BENNY:  Hanson itu kan investornya banyak sekali, ribuan, 8.000 atau bahkan mungkin tembus 10.000-an. Banyak nasabah yang repo, pasti ada. Yang trading harian juga pasti ada. Yang main margin, juga pasti ada.

Kalau sering terjadi transaksi, jumlahnya gede, blok-blok, itu biasanya repo. Kalau trading, biasanya volumenya kecil-kecil tetapi banyak. Saya ngomong apa adanya saja, saya memang sering melakukan repo.

Kadang ditanya OJK, kenapa pemilikan saya berubah-ubah? Ya kalau sedang ngutang, ya turun, kan sahamnya saya jaminkan. Yang ngutangin, kan, mau pegang sahamnya, otomatis dibalik nama atas nama dia. Sebaliknya, waktu saya lunasi, sahamnya kan balik.
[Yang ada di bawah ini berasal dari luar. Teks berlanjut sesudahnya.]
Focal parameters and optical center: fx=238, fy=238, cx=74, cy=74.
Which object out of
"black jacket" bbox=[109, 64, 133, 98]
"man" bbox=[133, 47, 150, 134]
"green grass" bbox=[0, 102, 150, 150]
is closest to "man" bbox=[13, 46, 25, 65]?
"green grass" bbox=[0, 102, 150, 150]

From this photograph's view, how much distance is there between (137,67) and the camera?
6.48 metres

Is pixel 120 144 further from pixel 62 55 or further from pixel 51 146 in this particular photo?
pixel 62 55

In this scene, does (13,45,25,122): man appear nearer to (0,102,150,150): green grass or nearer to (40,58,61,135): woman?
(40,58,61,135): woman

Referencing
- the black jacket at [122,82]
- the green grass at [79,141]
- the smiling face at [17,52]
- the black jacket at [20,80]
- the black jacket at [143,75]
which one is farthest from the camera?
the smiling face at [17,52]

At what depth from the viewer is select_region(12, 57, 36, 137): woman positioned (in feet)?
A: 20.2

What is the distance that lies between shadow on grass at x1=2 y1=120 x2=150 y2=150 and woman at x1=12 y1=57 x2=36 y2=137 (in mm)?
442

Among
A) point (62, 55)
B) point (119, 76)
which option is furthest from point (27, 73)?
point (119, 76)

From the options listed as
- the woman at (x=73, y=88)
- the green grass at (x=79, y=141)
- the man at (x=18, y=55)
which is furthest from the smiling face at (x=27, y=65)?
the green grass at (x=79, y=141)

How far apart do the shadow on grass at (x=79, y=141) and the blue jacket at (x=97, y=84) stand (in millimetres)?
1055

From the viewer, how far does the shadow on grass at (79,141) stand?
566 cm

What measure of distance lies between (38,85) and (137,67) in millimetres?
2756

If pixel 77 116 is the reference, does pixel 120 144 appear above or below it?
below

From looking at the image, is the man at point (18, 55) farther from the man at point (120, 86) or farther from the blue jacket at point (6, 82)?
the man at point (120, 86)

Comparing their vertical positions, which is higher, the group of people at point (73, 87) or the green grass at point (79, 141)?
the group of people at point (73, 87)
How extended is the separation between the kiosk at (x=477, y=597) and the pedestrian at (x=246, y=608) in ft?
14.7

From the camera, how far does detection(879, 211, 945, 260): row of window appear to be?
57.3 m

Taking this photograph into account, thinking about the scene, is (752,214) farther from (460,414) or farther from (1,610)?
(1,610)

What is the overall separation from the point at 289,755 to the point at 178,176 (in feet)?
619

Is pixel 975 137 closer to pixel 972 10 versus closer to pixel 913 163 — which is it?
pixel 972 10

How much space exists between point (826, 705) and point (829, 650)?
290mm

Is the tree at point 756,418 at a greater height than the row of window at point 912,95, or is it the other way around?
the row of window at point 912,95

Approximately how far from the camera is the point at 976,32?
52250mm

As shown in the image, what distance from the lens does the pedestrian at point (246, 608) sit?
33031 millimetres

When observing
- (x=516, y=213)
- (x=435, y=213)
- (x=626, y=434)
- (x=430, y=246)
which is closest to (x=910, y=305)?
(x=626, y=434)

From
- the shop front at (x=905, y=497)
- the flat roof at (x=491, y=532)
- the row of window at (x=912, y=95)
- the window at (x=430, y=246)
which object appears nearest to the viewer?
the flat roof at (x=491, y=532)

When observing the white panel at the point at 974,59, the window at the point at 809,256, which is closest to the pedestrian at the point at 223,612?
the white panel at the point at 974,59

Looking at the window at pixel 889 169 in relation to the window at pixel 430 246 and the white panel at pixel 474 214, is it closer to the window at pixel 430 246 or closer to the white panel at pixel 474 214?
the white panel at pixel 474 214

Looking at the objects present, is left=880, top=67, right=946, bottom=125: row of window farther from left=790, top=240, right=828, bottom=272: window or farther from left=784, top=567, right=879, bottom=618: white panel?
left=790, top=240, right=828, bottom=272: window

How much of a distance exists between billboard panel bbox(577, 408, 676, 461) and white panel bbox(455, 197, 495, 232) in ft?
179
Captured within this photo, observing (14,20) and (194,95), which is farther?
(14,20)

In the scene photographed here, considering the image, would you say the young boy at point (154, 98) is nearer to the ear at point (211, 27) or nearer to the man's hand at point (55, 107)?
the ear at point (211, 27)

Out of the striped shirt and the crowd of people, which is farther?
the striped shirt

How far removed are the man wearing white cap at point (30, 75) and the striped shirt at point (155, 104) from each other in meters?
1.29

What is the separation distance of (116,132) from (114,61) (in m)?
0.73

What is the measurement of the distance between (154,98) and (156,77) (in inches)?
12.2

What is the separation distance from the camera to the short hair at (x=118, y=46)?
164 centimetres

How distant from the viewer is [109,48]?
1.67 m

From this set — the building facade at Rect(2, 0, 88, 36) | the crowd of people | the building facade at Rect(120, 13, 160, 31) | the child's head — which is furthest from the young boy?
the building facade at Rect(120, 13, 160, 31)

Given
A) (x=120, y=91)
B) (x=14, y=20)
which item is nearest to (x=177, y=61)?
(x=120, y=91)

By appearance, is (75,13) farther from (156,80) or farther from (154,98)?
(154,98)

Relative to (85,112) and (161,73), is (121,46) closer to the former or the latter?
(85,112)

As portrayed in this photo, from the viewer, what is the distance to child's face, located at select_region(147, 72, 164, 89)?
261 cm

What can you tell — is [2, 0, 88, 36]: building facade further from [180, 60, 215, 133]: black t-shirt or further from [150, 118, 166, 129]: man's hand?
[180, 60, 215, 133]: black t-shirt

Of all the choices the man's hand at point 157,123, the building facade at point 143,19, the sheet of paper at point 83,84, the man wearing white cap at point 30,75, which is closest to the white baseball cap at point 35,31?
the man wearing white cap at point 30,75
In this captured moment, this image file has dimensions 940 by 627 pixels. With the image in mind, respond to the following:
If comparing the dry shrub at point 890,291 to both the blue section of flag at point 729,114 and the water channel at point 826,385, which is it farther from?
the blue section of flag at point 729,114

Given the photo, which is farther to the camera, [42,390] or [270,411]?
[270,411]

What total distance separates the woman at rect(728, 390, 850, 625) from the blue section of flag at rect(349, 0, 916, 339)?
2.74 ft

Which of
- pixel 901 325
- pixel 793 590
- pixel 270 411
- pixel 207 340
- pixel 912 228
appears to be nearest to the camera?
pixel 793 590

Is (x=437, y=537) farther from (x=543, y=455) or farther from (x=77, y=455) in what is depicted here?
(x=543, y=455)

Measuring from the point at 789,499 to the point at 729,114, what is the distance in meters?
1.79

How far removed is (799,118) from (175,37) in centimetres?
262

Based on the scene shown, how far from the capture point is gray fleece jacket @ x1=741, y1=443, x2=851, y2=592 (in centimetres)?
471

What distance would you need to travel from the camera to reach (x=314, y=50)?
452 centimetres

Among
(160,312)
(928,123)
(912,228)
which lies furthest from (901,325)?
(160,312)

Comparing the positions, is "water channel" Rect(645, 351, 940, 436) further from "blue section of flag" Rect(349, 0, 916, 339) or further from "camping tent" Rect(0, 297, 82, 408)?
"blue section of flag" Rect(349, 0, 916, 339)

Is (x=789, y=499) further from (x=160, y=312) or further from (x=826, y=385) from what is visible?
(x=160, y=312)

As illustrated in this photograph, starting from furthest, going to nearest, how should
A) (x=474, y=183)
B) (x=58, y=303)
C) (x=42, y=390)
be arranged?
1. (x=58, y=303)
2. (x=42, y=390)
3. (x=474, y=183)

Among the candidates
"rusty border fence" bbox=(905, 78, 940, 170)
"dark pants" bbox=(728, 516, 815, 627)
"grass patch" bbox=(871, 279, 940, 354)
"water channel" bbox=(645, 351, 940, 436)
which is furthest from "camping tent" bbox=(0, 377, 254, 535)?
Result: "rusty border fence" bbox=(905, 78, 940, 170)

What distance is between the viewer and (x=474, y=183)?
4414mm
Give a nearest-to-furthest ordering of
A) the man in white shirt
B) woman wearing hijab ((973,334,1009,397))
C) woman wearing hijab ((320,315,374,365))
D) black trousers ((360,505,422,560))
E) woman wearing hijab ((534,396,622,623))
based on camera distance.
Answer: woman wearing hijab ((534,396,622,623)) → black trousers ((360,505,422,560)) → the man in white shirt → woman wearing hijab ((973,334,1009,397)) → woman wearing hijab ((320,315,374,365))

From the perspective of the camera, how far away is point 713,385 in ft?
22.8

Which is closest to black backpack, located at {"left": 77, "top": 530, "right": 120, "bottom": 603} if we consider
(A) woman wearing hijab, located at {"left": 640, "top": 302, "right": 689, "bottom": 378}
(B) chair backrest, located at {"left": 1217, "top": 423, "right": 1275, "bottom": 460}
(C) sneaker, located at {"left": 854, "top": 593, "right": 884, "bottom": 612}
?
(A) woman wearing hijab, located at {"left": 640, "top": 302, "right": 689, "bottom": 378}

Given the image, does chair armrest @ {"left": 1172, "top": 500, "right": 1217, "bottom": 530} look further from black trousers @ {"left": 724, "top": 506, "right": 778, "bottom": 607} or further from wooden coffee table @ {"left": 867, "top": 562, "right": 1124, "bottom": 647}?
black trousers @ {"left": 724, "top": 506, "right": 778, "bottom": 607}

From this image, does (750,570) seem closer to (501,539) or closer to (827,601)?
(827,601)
Hanya begitu saja, tidak ada yang aneh.

KONTAN: Kenapa sih dulu Anda sampai disebut tukang goreng?

BENNY: Saya tidak mau jawab untuk pertanyaan yang ini.

***

Prospek cerah bursa saham

Memasuki tahun bershio Babi ini, Benny memiliki pandangan positif. Salah satu indikasinya terlihat dari pergerakan indeks bursa di banyak kawasan bergerak naik.

Pengalaman Benny mengajarkan, belilah saham di saat kondisi ekonomi tidak terlalu baik atau bahkan buruk dengan catatan ekspektasi bagus di waktu berikutnya. Hal itu akan meningkatkan potensi keuntungan dari pembalikan harga saham.

KONTAN: Bicara pasar modal, bagaimana prediksi Anda untuk tahun 2019?

BENNY: Mungkin saya salah, tapi bursa efek itu bergerak mengikuti ekspektasi. Mungkin kondisi ekonomi sedang jelek, tapi kalau orang menganggap tahun depan akan bagus, maka bursa sudah bagus sejak tahun ini.

Jadi misalnya saat ini China dan Amerika Serikat sedang perang dagang, tapi masa mau perang dagang terus. Jadi kalau orang berekspektasi tahun ini akan damai, maka akan bagus.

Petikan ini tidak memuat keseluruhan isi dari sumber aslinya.